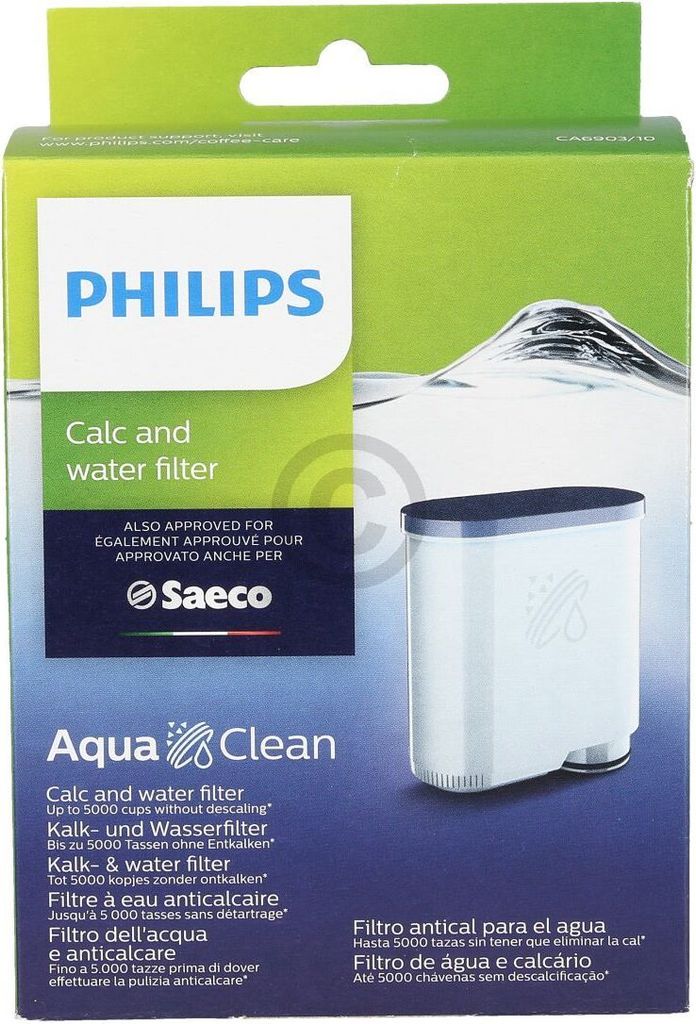 Wasserfilter PHILIPS Saeco 421946039401 AquaClean CA6903/10 Produktbild 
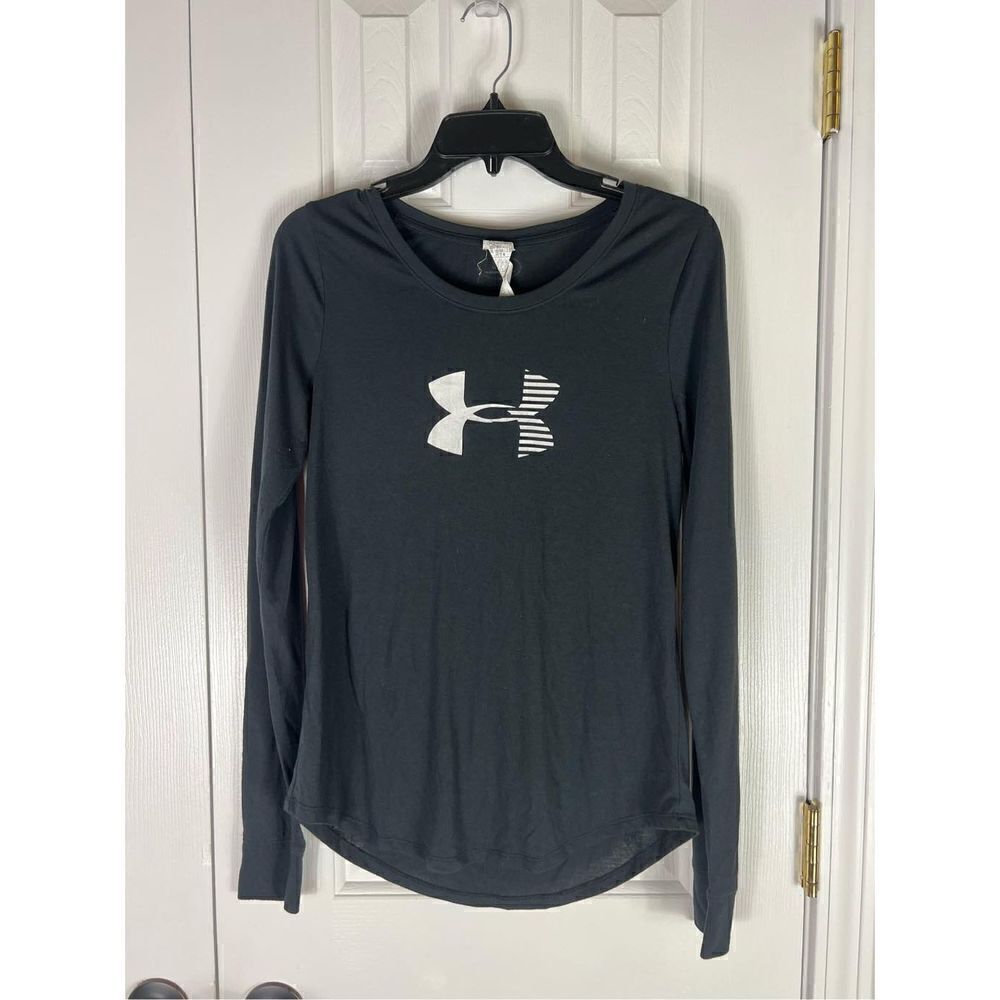 Underarmour Womens Black Blouse Size M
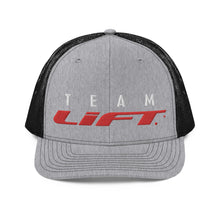 Load image into Gallery viewer, LIFT. Black/Grey TEAM Cap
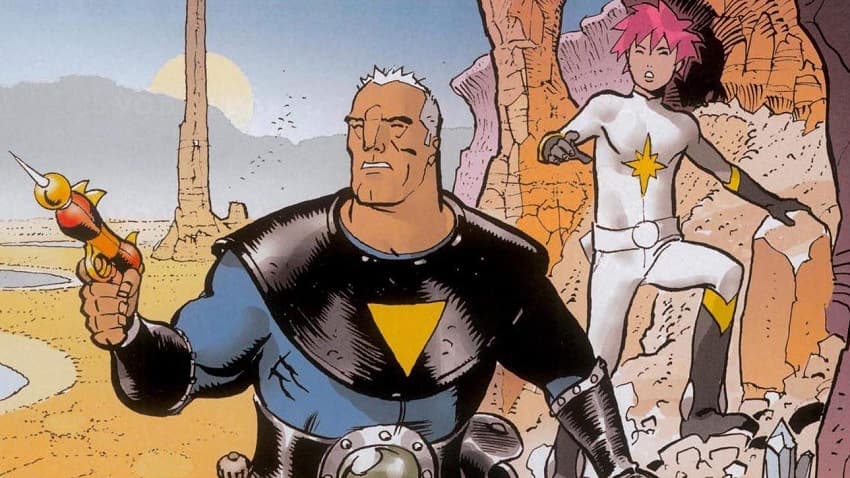 Джо Корниш снимет экранизацию комикса Starlight Марка Миллара Джо Корниш снимет экранизацию комикса Starlight Марка Миллара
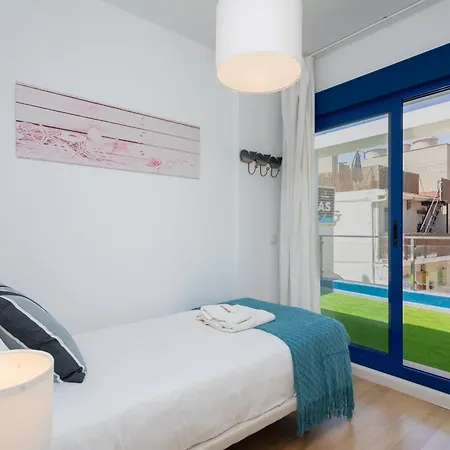 Apartamento Seafront - Pedregalejo Málaga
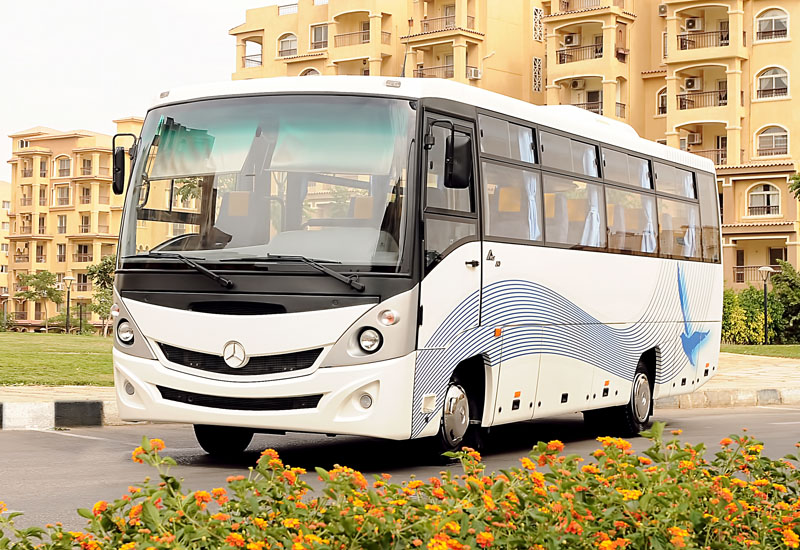 Mercedes-Benz debuts new van and bus in Abu Dhabi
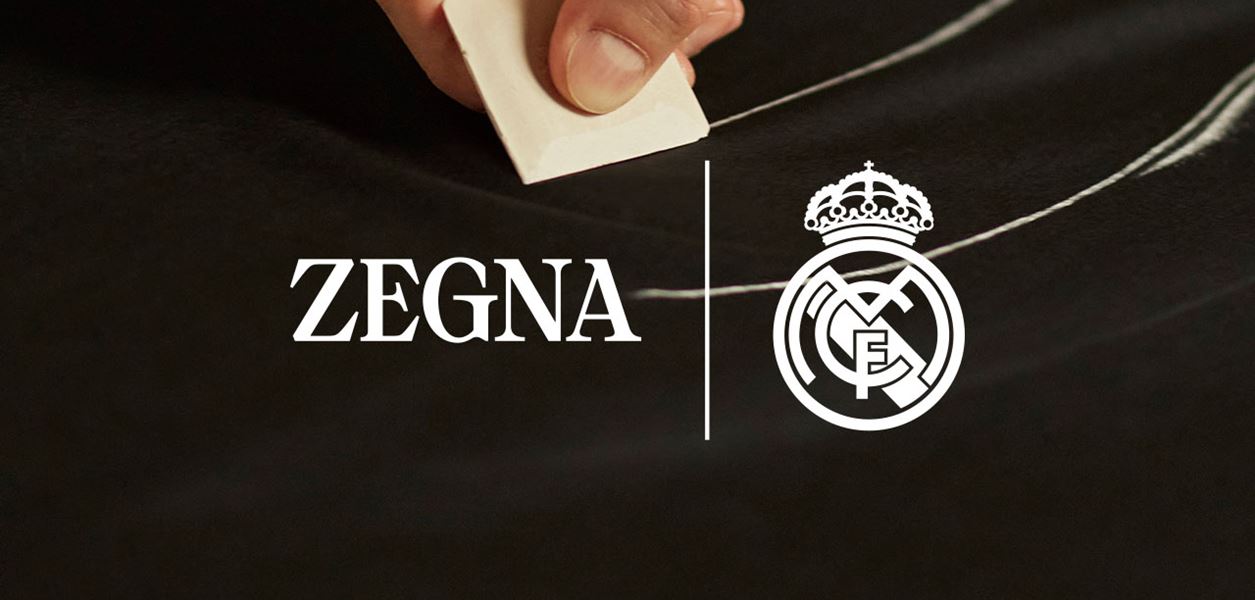 Zegna и Real Madrid обявиха специално партньорство
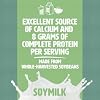 Silk Shelf-Stable Organic Soy Milk, Unsweetened, Dairy-Free, Vegan, Non-GMO Project Verified,32 Fl Oz(Pack of 6)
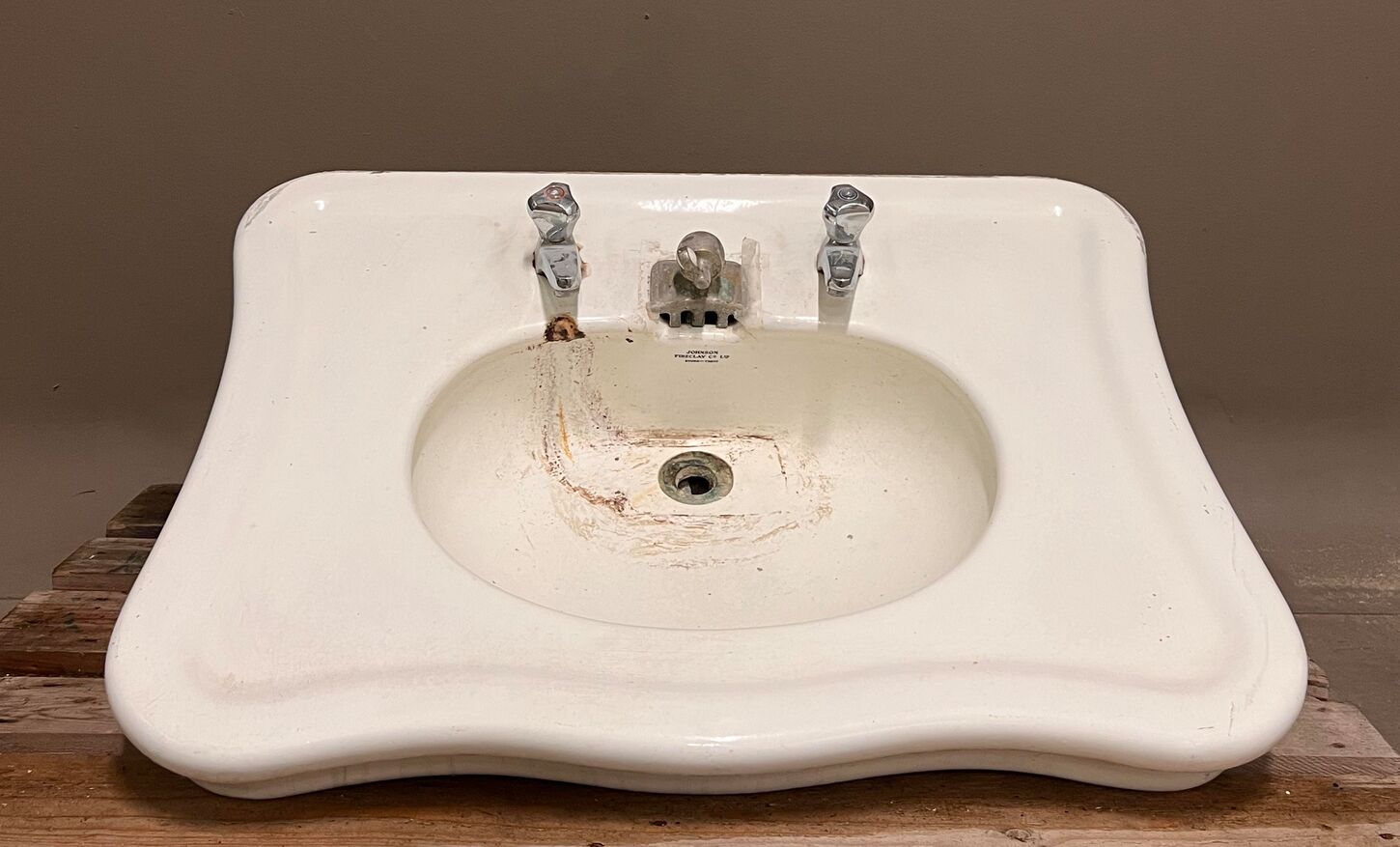 Håndvask - Johnson Fireclay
++++++
* Task details *
Output the full listing verbatim, but drop the images.

* Exercise result *
 Wasserfilter PHILIPS Saeco 421946039401 AquaClean CA6903/10 Produktbild 
 Underarmour Womens Black Blouse Size M
 Load image into Gallery viewer, LIFT. Black/Grey TEAM Cap
 Джо Корниш снимет экранизацию комикса Starlight Марка Миллара Джо Корниш снимет экранизацию комикса Starlight Марка Миллара
 Apartamento Seafront - Pedregalejo Málaga
 Mercedes-Benz debuts new van and bus in Abu Dhabi
 Zegna и Real Madrid обявиха специално партньорство
 Silk Shelf-Stable Organic Soy Milk, Unsweetened, Dairy-Free, Vegan, Non-GMO Project Verified,32 Fl Oz(Pack of 6)
 Håndvask - Johnson Fireclay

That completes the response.